Stated problem a -
Write out the stretch of the blog text from "And both of" through "Writing Month too?", word for word.

BEGIN Document text

Monday, November 14, 2011

Stay on Track

Poor little Motivational Monday has been neglected.
But we've been VERY busy, I swear.
Kim finished editing an MS, started a blog (, started a part time day job, chased after her kids, and managed to do all of that while helping her husband with harvest which ran almost four weeks behind schedule and included a potential disaster with their combine.
I also finished editing an MS, sent out a round of submissions (lots of passes and a couple of big requests), finaled in a contest, started a blog ( AND another another MS, and fit all of that in while working full time at the tattoo shop.
And both of us spent the first weekend of the month in Houston at The Story Masters workshop with Donald Maass, James Scott Bell, and Christopher Vogler. It was unbelievably awesome. In fact, we learned so much, I'm pretty sure that's why this post is late. Our brains simply couldn't handle the task.
Did I mention that we both signed up for National Novel Writing Month too?
And I think that's the point for this month. If writing and the career of writing is important to you, you MAKE the time and stay focused on your goals. It's hard, we know. Sometimes it's a total b*tch, but you HAVE to do it. Learn discipline, buy a planner, surround yourself with post its. Whatever it takes to keep you on track.
It also helps to have an amazing critique partner or group who will push you and force you to keep going.
It will all be worth it in the end.
So, with the crazy lives all of us lead, what are the things that keep you moving?

Monday, October 24, 2011

Excuses are like...well, you know

It's been over two months since we posted on the blog, and we apologize! But we have a very reasonable excuse--no, really, we do!--and we hope you continued to stay on task while we were away.

Back in August, after busy summer days faded into busy school days, Vivien and I realized we were...not exactly slacking, but not exactly moving ahead. The post RT high--you know, the "I've learned so much and I'm so excited about this MS, I have to get home and work on it now," thing had faded into, "Eh. Meh. I've still got time to finish editing before submitting."

So, in order to light a fire under are asses, we issued each other a challenge. Spend the month of September editing and submit our fulls to those requested by October 1st.

It really was a challenge for us. We are both business owners and, in addition to being extremely busy with our businesses, we also had to edit 100 pages a week for three weeks straight, then do a final read through the fourth week before submitting.

Did we make it?

Well, yes and no.

Vivien did. *round of applause*


I was almost finished editing when I realized something I couldn't put my finger on it though, so I figured it was just my nerves. I finished editing and submitted to a few agents. Got a few requests. Got rejections, and finally a little feedback from one agent who responded after reading my partial. The verdict--there was something off, and she nailed it on the head.

END Document text

Stated problem b -
Pull out the stretch of the records from the line containing "How far from the camera" through the end of the records, reproducing each line verbatim and omitting any pictures.

BEGIN Given data

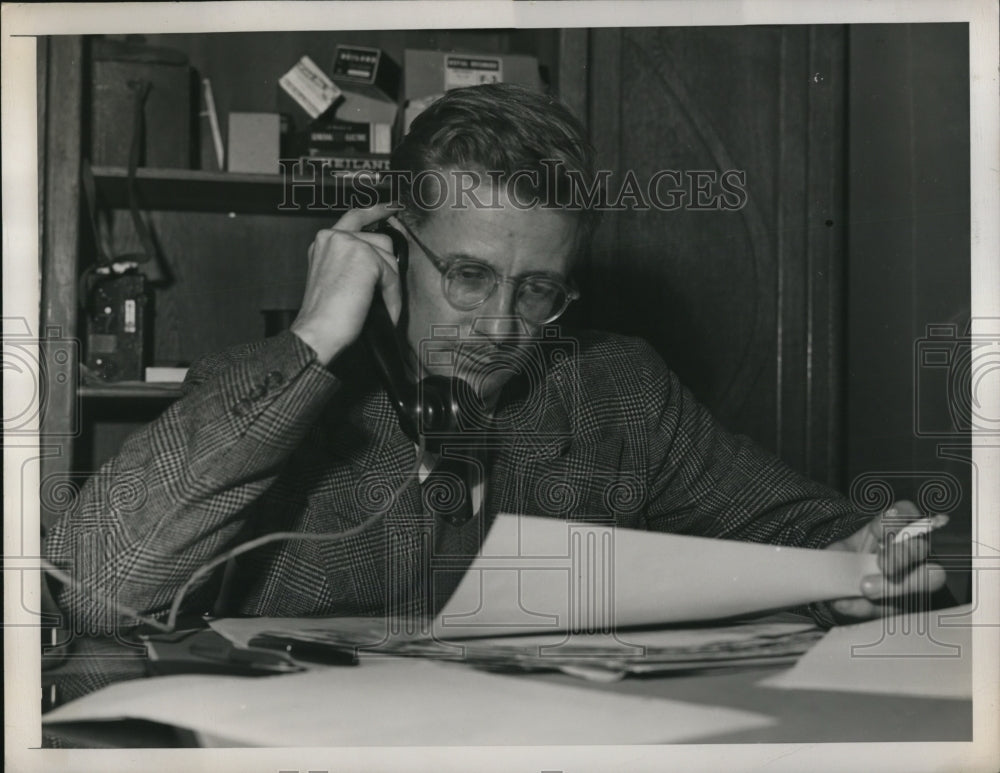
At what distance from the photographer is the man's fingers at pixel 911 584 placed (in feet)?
2.79

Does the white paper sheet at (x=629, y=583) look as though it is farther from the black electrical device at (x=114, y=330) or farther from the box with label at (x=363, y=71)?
the box with label at (x=363, y=71)

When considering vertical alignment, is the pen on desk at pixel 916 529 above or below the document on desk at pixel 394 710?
above

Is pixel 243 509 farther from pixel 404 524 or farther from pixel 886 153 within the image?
pixel 886 153

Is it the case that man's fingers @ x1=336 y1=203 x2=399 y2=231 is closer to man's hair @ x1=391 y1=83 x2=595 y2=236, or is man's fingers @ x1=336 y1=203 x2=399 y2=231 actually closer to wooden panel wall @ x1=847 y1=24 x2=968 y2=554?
man's hair @ x1=391 y1=83 x2=595 y2=236

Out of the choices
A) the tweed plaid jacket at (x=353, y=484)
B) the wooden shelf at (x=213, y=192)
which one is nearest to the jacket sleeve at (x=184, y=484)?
the tweed plaid jacket at (x=353, y=484)

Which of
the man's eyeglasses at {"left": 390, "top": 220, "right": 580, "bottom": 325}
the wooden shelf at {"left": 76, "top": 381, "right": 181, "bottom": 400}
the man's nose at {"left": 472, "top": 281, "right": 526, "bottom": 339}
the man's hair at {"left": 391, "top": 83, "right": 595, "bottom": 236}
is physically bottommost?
the wooden shelf at {"left": 76, "top": 381, "right": 181, "bottom": 400}

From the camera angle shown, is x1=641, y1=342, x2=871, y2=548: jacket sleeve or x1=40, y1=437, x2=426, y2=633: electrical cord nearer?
x1=40, y1=437, x2=426, y2=633: electrical cord

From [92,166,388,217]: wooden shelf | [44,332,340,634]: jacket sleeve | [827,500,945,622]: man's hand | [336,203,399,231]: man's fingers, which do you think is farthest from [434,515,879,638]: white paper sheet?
Result: [92,166,388,217]: wooden shelf

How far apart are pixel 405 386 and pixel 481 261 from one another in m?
0.19

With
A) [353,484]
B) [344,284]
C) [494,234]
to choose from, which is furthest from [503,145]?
[353,484]

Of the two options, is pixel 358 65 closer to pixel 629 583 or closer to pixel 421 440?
pixel 421 440

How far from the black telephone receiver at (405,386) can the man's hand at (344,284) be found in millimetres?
17

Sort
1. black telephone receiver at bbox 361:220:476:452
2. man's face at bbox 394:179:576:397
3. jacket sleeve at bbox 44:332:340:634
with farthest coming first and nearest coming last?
1. man's face at bbox 394:179:576:397
2. black telephone receiver at bbox 361:220:476:452
3. jacket sleeve at bbox 44:332:340:634

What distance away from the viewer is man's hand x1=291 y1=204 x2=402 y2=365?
0.84 m
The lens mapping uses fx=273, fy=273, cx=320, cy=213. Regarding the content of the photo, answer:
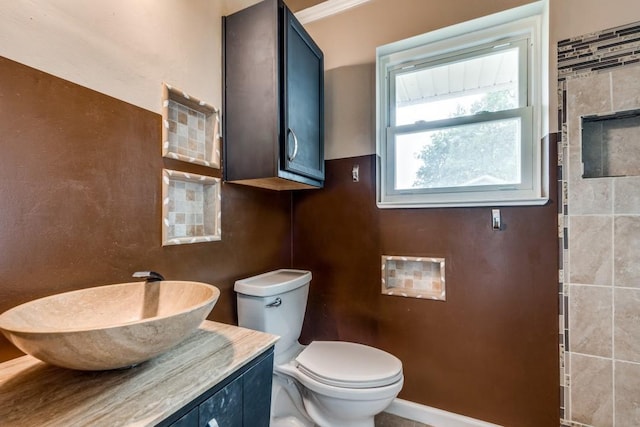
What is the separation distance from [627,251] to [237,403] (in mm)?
1635

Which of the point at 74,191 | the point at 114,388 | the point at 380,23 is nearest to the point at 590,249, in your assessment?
the point at 380,23

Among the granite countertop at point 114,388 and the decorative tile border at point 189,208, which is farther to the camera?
the decorative tile border at point 189,208

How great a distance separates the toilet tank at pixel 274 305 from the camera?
1.31 meters

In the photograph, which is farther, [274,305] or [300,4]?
[300,4]

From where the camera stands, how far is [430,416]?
1.47 m

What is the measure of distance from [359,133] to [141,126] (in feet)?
3.76

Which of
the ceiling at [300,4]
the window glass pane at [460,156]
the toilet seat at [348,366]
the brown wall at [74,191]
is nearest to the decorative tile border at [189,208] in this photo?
the brown wall at [74,191]

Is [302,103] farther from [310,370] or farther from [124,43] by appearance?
[310,370]

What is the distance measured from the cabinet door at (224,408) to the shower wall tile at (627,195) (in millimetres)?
1639

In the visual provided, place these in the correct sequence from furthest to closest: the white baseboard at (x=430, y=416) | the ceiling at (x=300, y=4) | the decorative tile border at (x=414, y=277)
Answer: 1. the ceiling at (x=300, y=4)
2. the decorative tile border at (x=414, y=277)
3. the white baseboard at (x=430, y=416)

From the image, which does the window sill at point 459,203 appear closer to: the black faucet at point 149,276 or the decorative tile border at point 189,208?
the decorative tile border at point 189,208

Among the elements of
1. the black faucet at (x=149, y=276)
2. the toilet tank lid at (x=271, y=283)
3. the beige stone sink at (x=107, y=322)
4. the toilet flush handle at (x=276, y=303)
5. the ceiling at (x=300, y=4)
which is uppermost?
the ceiling at (x=300, y=4)

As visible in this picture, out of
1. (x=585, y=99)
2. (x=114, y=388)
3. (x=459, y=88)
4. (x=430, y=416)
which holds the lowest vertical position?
(x=430, y=416)

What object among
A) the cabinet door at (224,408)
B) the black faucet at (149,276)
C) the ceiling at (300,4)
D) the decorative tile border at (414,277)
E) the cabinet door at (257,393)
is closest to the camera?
the cabinet door at (224,408)
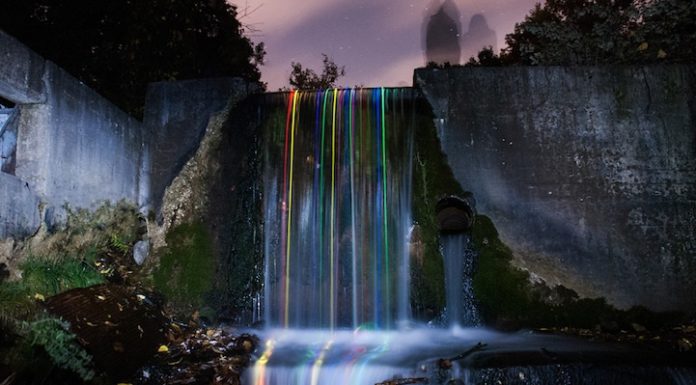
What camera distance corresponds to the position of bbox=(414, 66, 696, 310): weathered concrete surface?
7.13 m

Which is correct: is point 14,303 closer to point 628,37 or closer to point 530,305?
point 530,305

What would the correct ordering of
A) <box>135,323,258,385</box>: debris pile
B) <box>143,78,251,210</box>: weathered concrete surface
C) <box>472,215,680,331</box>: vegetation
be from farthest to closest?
1. <box>143,78,251,210</box>: weathered concrete surface
2. <box>472,215,680,331</box>: vegetation
3. <box>135,323,258,385</box>: debris pile

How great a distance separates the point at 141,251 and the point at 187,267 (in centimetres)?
76

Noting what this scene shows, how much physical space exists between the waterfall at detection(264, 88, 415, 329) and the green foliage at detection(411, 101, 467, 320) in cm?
14

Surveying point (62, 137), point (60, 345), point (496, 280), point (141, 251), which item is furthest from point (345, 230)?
point (60, 345)

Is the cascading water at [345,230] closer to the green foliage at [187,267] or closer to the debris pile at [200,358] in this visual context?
the debris pile at [200,358]

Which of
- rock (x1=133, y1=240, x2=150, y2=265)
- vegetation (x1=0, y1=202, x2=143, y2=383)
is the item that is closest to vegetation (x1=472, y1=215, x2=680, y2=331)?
rock (x1=133, y1=240, x2=150, y2=265)

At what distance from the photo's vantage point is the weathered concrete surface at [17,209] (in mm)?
5496

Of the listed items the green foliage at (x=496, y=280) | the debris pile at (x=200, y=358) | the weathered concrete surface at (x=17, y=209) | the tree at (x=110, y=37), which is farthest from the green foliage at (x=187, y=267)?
the tree at (x=110, y=37)

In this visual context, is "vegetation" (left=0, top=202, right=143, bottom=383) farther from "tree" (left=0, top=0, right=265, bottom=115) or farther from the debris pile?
"tree" (left=0, top=0, right=265, bottom=115)

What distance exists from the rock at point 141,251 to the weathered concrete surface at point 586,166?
186 inches

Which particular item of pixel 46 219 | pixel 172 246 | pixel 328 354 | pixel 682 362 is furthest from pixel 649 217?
pixel 46 219

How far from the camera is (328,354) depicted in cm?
587

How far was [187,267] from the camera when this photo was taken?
7504mm
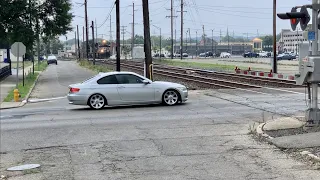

END Given data

Task solution a -
And both of us spent the first weekend of the month in Houston at The Story Masters workshop with Donald Maass, James Scott Bell, and Christopher Vogler. It was unbelievably awesome. In fact, we learned so much, I'm pretty sure that's why this post is late. Our brains simply couldn't handle the task.
Did I mention that we both signed up for National Novel Writing Month too?

Task solution b -
How far from the camera is (328,354) depicted in cm?
587

How far was [187,267] from the camera when this photo was taken?
7504mm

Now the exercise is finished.